PROVIDED RECORDS =
++++++++++++++++++++
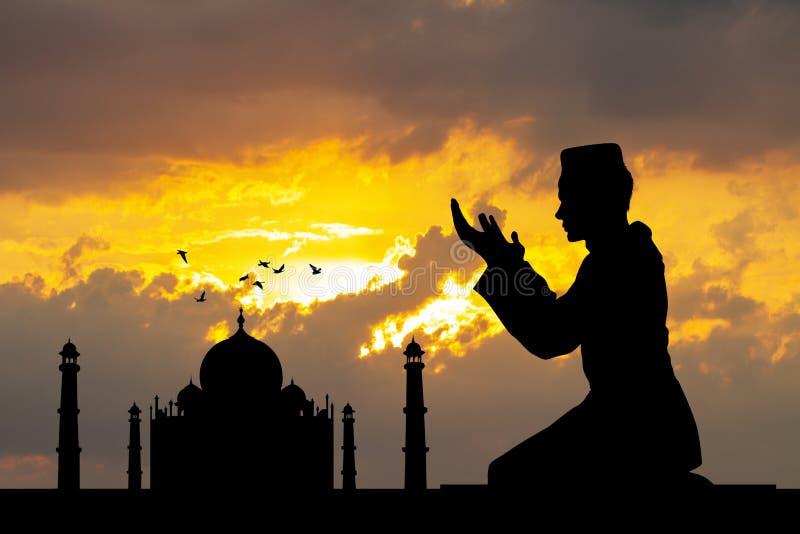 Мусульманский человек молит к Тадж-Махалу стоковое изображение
++++++++++++++++++++
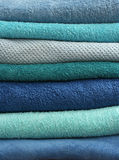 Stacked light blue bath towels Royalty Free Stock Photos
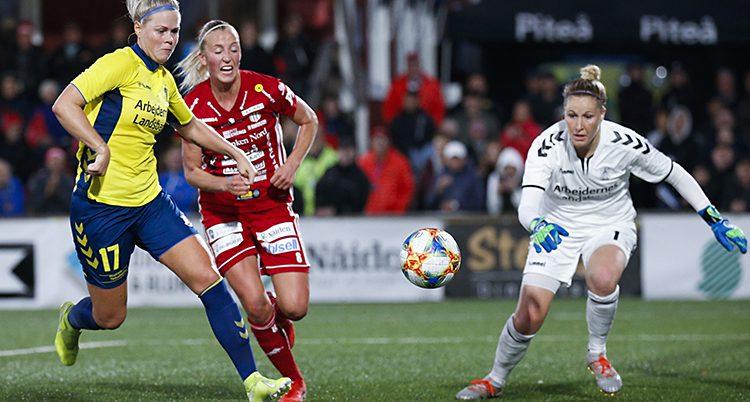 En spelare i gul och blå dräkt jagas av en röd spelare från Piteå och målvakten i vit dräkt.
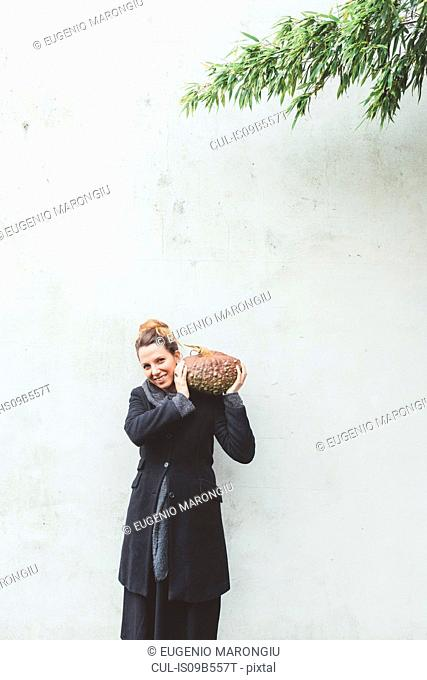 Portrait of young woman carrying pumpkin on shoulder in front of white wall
++++++++++++++++++++
REQUIRED WORK = From the entries above, copy exactly the lines starting at the one with "En spelare i" and stopping at the one with "Portrait of young", keeping both ends. Drop the pictures.

FINISHED TASK =
 En spelare i gul och blå dräkt jagas av en röd spelare från Piteå och målvakten i vit dräkt.
 Portrait of young woman carrying pumpkin on shoulder in front of white wall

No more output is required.